**Work instructions:**
[A] Answer these questions from the text on immersive technologies in medical education:
(i) Which technologies have become collectively known as immersive technologies?
(ii) To what size do some projections say the VR hardware market will grow by 2021?
(iii) Who is said to be largely driving this growth?
[B] Continue the text on immersive technologies in medical education from where it stops.

**Selected text:**
====================

Embracing the future of immersive technologies for medical education
The technologies of virtual reality (VR), augmented reality (AR), video games, virtual worlds and social networks have become collectively known as immersive technologies and are able to engage users of all ages. The continuous increase in computational processing power and accompanying decrease in the size of electronic components has led to the decreasing cost and rising availability of consumer-level immersive technologies have helped advance the adoption of virtual simulation in recent years. Projections for the growth of the VR hardware industry are staggering, with some suggesting that the market will grow to $50 billion by 2021.
This is driven largely in part by video game early adopters although VR and AR are rapidly entering into the medical education and healthcare fields. Within the medical field, VR and AR are not so much technologies of the future but rather, of the present where researchers, medical professionals and educators are finding innovative ways to leverage immersive technologies and transform both healthcare teaching and practice. In fact, over time, it is anticipated that immersive technologies and VR/AR specifically, will play a large role in various medical-based applications including education and training. In this presentation a brief overview of the application of immersive technologies in medical education will be provided. Emphasis will be placed on the benefits and limitations of existing technologies, what currently can and cannot be, and various open problems that must be addressed before the application of immersive technologies becomes more widespread in medical education.

====================

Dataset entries
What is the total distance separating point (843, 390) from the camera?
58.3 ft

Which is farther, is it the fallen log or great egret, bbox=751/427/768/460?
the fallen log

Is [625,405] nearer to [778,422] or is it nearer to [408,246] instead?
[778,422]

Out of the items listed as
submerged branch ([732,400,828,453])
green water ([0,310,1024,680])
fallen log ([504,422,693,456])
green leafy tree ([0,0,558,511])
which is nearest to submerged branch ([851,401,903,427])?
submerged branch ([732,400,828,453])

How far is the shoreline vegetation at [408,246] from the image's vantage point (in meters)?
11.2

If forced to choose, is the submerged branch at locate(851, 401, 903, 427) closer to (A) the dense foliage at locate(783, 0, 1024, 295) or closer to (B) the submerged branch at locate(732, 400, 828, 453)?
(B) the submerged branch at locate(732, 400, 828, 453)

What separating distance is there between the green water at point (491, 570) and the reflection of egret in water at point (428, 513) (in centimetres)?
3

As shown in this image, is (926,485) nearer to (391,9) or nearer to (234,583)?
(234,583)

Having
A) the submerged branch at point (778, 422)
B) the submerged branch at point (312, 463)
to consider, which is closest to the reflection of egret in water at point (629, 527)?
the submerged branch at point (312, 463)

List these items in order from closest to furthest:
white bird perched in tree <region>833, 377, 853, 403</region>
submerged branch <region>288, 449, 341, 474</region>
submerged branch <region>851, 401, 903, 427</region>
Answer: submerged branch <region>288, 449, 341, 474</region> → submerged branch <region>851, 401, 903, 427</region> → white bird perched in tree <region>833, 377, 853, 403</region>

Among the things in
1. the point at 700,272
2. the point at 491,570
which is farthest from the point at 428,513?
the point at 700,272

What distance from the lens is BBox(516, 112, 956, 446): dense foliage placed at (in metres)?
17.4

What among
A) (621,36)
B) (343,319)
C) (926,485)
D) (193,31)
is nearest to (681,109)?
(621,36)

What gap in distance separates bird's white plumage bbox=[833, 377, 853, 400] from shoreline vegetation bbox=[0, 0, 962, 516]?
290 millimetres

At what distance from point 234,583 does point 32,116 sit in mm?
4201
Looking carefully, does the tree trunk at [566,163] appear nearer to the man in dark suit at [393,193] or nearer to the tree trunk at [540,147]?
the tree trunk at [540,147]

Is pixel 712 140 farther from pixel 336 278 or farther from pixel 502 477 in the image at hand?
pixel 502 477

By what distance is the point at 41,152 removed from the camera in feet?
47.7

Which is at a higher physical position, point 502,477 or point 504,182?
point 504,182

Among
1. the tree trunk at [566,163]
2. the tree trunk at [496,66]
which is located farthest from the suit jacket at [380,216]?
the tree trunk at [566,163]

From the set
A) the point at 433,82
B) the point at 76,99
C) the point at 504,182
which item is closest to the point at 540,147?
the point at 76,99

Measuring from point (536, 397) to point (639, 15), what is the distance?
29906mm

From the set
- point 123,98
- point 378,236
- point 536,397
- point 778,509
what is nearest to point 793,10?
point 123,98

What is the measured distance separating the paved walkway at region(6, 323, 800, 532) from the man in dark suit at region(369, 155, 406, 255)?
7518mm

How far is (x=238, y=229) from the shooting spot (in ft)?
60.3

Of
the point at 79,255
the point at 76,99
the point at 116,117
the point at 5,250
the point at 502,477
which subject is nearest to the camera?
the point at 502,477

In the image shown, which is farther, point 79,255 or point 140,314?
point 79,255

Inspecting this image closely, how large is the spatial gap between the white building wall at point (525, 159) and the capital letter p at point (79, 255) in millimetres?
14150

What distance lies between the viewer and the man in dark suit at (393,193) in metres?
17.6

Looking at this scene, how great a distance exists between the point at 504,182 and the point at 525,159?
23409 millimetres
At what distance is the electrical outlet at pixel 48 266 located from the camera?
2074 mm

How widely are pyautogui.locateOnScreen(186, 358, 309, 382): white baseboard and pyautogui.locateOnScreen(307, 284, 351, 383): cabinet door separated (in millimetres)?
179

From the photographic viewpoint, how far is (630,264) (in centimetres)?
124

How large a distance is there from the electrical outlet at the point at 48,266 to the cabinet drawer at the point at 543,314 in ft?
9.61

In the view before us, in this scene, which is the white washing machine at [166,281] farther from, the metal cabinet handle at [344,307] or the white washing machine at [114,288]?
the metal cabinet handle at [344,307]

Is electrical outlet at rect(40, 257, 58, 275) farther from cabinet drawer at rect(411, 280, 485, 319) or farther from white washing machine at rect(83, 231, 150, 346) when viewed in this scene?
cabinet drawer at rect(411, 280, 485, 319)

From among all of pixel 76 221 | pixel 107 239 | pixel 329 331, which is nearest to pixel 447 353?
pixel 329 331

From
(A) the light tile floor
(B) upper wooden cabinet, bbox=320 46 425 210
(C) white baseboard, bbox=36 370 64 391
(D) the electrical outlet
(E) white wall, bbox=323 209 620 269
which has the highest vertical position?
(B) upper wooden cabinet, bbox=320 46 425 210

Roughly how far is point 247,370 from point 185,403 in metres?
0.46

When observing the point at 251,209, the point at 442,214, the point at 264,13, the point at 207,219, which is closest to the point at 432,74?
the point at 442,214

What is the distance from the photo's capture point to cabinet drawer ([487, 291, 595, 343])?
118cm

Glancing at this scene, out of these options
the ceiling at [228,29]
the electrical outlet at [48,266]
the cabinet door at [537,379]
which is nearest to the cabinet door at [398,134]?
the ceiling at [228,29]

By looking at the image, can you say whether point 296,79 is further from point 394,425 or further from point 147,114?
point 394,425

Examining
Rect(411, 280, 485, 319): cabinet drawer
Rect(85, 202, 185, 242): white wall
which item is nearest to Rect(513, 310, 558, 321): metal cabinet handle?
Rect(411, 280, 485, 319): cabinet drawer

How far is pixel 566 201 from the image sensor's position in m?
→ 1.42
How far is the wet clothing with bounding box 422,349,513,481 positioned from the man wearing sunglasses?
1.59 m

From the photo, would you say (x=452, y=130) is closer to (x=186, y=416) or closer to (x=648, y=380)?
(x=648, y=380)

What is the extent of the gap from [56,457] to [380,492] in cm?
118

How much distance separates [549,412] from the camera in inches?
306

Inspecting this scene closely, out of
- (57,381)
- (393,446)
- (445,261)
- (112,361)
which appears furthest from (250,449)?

====================

**Responses to the exercise:**
[A]
(i) Virtual reality (VR), augmented reality (AR), video games, virtual worlds and social networks.
(ii) $50 billion.
(iii) Video game early adopters.

[B]
Bill Kapralos is an Associate Professor at the University of Ontario Institute of Technology. His current research interests include immersive technologies, serious gaming, multi-modal virtual environments/ simulation/ reality, the perception of auditory events, and 3D (spatial) sound generation for interactive virtual environments. He has led several large interdisciplinary and international virtual simulation/serious gaming research projects and he is currently leading the serious gaming theme within the Social Sciences and Humanities Research Council of Canada (SSHRC) Interactive and Multi-Modal Experience Research Syndicate (IMMERSe) initiative. Bill is a recent recipient of an Australian government 2018 Endeavour Executive Fellowship to conduct research in Australia. He is a past recipient of an IBM Centers for Advanced Studies Faculty Award, a past co-recipient of a Google Faculty Award, and a past recipient of a Natural Sciences and Engineering Research Council of Canada (NSERC) and Japan Society for the Promotion of Science (JSPS) Fellowship to conduct research in Japan.